# TO DO:
Reproduce every line of the data below word for word, keeping each line in its original order.

┌─ INFORMATION PROVIDED

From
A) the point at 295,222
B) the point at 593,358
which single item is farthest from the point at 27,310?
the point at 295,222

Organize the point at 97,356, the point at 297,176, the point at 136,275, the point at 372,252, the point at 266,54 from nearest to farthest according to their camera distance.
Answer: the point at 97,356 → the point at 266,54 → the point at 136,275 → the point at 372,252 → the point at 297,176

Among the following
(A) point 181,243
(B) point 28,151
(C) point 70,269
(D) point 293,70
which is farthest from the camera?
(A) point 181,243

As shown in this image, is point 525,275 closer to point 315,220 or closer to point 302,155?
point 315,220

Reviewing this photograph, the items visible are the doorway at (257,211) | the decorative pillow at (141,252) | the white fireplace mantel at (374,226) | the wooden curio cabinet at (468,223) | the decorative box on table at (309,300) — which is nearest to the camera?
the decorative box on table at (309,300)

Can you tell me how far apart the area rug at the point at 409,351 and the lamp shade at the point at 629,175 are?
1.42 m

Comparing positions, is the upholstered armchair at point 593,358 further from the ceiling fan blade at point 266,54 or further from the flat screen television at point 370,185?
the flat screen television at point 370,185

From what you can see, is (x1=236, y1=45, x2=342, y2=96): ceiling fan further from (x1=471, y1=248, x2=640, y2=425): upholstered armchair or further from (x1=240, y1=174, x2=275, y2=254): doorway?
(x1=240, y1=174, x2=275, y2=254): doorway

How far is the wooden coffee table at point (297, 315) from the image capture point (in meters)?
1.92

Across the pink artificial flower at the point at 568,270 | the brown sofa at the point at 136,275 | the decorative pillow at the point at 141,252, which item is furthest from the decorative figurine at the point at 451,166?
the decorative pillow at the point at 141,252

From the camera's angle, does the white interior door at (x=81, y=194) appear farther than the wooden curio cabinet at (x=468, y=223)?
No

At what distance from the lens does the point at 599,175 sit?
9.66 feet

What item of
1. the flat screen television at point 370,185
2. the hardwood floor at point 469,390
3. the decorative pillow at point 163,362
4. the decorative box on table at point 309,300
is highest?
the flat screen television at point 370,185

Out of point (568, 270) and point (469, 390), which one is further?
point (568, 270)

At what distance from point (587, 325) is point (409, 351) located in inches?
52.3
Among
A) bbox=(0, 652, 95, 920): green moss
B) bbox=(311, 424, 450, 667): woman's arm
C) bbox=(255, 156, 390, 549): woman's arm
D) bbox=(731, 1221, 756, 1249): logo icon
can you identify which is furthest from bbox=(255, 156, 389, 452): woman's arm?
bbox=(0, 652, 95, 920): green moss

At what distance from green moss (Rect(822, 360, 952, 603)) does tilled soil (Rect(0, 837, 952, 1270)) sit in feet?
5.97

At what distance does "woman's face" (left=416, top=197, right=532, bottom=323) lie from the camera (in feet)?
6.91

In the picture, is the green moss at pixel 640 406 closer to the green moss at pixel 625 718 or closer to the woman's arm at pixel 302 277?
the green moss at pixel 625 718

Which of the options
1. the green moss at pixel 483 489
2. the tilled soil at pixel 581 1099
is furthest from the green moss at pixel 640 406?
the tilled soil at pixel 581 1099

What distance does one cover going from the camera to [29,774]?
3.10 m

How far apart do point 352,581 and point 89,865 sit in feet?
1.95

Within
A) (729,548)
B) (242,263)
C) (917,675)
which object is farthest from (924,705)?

└─

# CORRECT RESULT:
From
A) the point at 295,222
B) the point at 593,358
which single item is farthest from the point at 27,310?
the point at 295,222

Organize the point at 97,356, the point at 297,176, the point at 136,275, the point at 372,252, the point at 266,54 from nearest to farthest according to their camera distance.
Answer: the point at 97,356 → the point at 266,54 → the point at 136,275 → the point at 372,252 → the point at 297,176

Among the following
(A) point 181,243
(B) point 28,151
(C) point 70,269
(D) point 293,70
which is farthest from the camera?
(A) point 181,243

As shown in this image, is point 525,275 closer to point 315,220 or closer to point 302,155?
point 315,220

Reviewing this photograph, the items visible are the doorway at (257,211) | the decorative pillow at (141,252) | the white fireplace mantel at (374,226) | the wooden curio cabinet at (468,223) | the decorative box on table at (309,300) — which is nearest to the camera?
the decorative box on table at (309,300)

Can you tell me how far apart the area rug at the point at 409,351 and the lamp shade at the point at 629,175 are?
1.42 m

Comparing positions, is the upholstered armchair at point 593,358 further from the ceiling fan blade at point 266,54 or further from the flat screen television at point 370,185?
the flat screen television at point 370,185

From what you can see, is (x1=236, y1=45, x2=342, y2=96): ceiling fan further from (x1=471, y1=248, x2=640, y2=425): upholstered armchair or further from (x1=240, y1=174, x2=275, y2=254): doorway?
(x1=240, y1=174, x2=275, y2=254): doorway

How far is the wooden coffee table at point (297, 315) from the image capture point (in meters)?
1.92

Across the pink artificial flower at the point at 568,270 | the brown sofa at the point at 136,275 | the decorative pillow at the point at 141,252, which item is furthest from the decorative figurine at the point at 451,166?
the decorative pillow at the point at 141,252

From the camera's angle, does the white interior door at (x=81, y=194) appear farther than the wooden curio cabinet at (x=468, y=223)?
No

At what distance from the lens does the point at 599,175 sit?
9.66 feet

What item of
1. the flat screen television at point 370,185
2. the hardwood floor at point 469,390
3. the decorative pillow at point 163,362
4. the decorative box on table at point 309,300
is highest?
the flat screen television at point 370,185

Out of point (568, 270) and point (469, 390), which one is further?
point (568, 270)

At what distance from point (587, 325) is point (409, 351) located in inches?
52.3
Among
A) bbox=(0, 652, 95, 920): green moss
B) bbox=(311, 424, 450, 667): woman's arm
C) bbox=(255, 156, 390, 549): woman's arm
D) bbox=(731, 1221, 756, 1249): logo icon
can you identify which is furthest from bbox=(255, 156, 389, 452): woman's arm?
bbox=(0, 652, 95, 920): green moss

At what distance from green moss (Rect(822, 360, 952, 603)) does tilled soil (Rect(0, 837, 952, 1270)) sit in feet?
5.97

At what distance does "woman's face" (left=416, top=197, right=532, bottom=323) lie from the camera (in feet)?
6.91

In the picture, is the green moss at pixel 640 406 closer to the green moss at pixel 625 718 or closer to the woman's arm at pixel 302 277?
the green moss at pixel 625 718

Which of the options
1. the green moss at pixel 483 489
2. the tilled soil at pixel 581 1099
is furthest from the green moss at pixel 640 406?
the tilled soil at pixel 581 1099

What distance does one cover going from the camera to [29,774]?
3.10 m

How far apart do point 352,581 and point 89,865 sit in feet?
1.95

Within
A) (729,548)
B) (242,263)
C) (917,675)
which object is farthest from (924,705)?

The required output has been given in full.